A ternary search tree implementation in Erlang.

Primary LanguageErlangMIT LicenseMIT

TST - Erlang ternary search tree

Build Status

The ternary search tree is a prefix binary search tree. Compared to similar tries, it is more memory efficient at the cost of execution speed.

This library provides an Erlang module for creating, manipulating and searching in-memory TSTs. The following operations are supported:

  • membership testing (tst:contains/2)
  • insertion (tst:insert/2)
  • partial match searches (tst:partial_matches/2)
  • near neighbor searches (tst:near_neighbors/3)
  • word size of given tree (tst:wc/1)
  • coercion from list of strings (tst:from_list/1)
  • coercion to list of strings (tst:to_list/1)

Binaries are not supported, though this is an intended feature. This TST is case-sensitive. The words "moose", "Moose" and "MoOsE" are all considered distinct words.

Example

> erl -pa ebin
Erlang R15B03 (erts-5.9.3) [source] [64-bit] [smp:8:8] [async-threads:0] [hipe] [kernel-poll:false]

Eshell V5.9.3  (abort with ^G)
1> TST = tst:from_list(["moose", "goose", "house", "computer"]).
...
2> tst:contains("moose", TST).
true
3> tst:partial_matches(".oose", TST).
["goose","moose"]
4> tst:partial_matches(".o.se", TST).
["goose","house","moose"]
5> tst:to_list(TST).
["computer","goose","house","moose"]
6> tst:to_list(tst:insert("abba", TST)).
["abba","computer","goose","house","moose"]

Please see in-line documentation and in-line test cases for more.

Future Work

Because tst uses Erlang strings--lists of machine words as character--internally to represent strings the search tree will consume more memory than reading the source words into memory as binaries would. Consider:

> du -sh priv/words
priv/words    2.4M

The test suite reads this file in to run benchmarks; the size of the TST generated from priv/words is reported in megabytes.

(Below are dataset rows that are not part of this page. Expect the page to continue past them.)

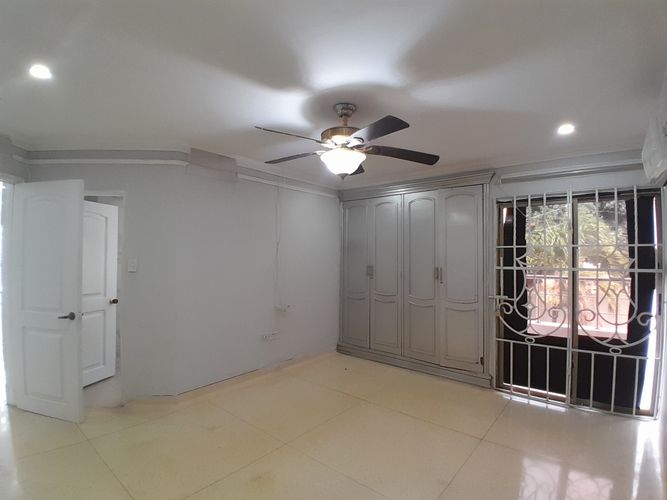 Casa de 4 alcobas en venta en Buenavista, Barranquilla, 300 m² · foto 14 de 24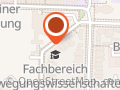 Steinbeis Center of Strategic Management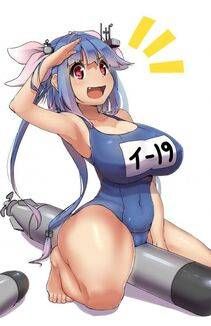 i-19 - Photo #15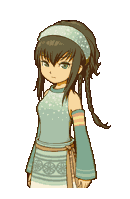 莉可丽丝.png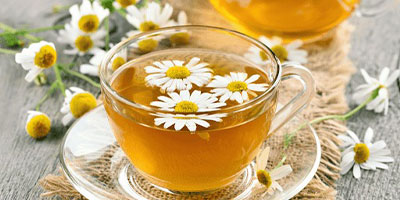 درمان زخم تاول پا و درمان سریع زخم تاول پا و درمان زخم و تاول پا و پماد برای زخم تاول پا و پانسمان زخم تاول و درمان تاول زخم پای دیابتی - چای سبز و عصاره بابونه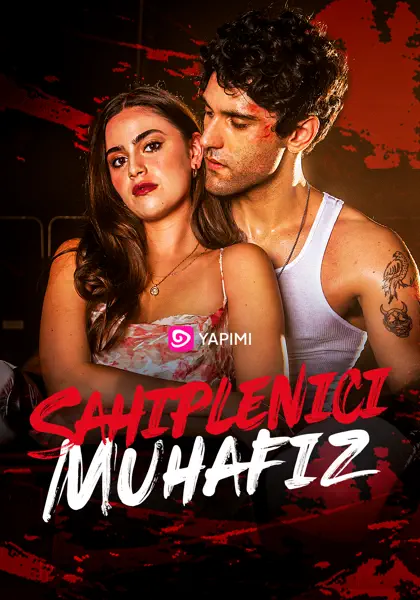 Sahiplenici Muhafız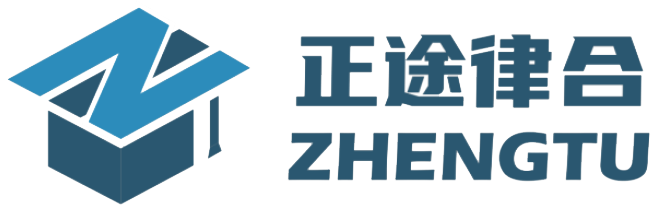 武汉青云正途教育科技有限公司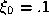 tex2html_wrap_inline1666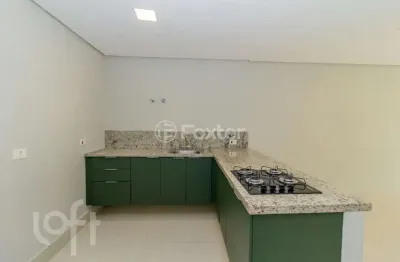 Apartamento com 1 quarto à venda na rua rodesia, 370, sumarezinho, são paulo, 74 m2 por r$ 999.000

src/tst.erl:459:<0.50.0>: TST size :: 42.339 megabytes

Future work will attempt to get the resulting TST to consume no more than the same amount of memory as an on-disk representation.


This data-structure is implemented from the discussion given in Bentley and Sedgewick's Fast Algorithsm for Searching and Sorting. It is released under the MIT license.